[Opening Document excerpt section]

Signal-to-metric edge cases: When a single signal maps to multiple metrics, prefer the metric with the shortest feedback loop for iteration decisions. When no signal exists for a goal, flag this as a measurement gap requiring instrumentation investment before the metric can be tracked.

Evaluation Workflow (planned -- target behavior)

The analyst follows a 5-phase sequential workflow. Each phase produces intermediate artifacts that feed the next.

Phase 1: Context Gathering (planned)

Purpose: Establish the product domain, feature scope, and available data sources.

Inputs: Product description, feature/flow being measured, existing analytics capabilities, user segments.

Activities:

Identify the product domain and the specific feature or flow to be measured
Catalog available data sources (analytics platforms, survey tools, error tracking)
Determine measurement maturity: are there existing metrics, or is this greenfield?
Identify user segments relevant to measurement (all users, new users, power users, etc.)

Output: Context brief documenting domain, feature scope, data source inventory, and measurement maturity.

Phase 2: Dimension Selection (planned)

Purpose: Select the HEART dimensions most relevant to the product or feature.

[Closing Document excerpt section]
[Opening Exercise data section]

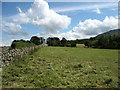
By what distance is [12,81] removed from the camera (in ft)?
27.1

[Closing Exercise data section]

## Tasks to carry out
**a)** According to the evaluation workflow excerpt, what is the output of Phase 1?
**b)** List every input that the evaluation workflow excerpt gives for Phase 1.
**c)** For each statement, say whether it agrees with the evaluation workflow excerpt and quote the words that decide it.
(i) The workflow consists of five phases carried out in sequence.
(ii) When one signal maps to several metrics, the metric with the longest feedback loop should be preferred for iteration decisions.
(iii) Phase 2 involves choosing the HEART dimensions that matter most for the product or feature.

## Task responses
**a)** A context brief documenting domain, feature scope, data source inventory, and measurement maturity.

**b)**
- Product description
- Feature/flow being measured
- Existing analytics capabilities
- User segments

**c)**
(i) Yes: "The analyst follows a 5-phase sequential workflow."
(ii) No: "prefer the metric with the shortest feedback loop for iteration decisions"
(iii) Yes: "Select the HEART dimensions most relevant to the product or feature."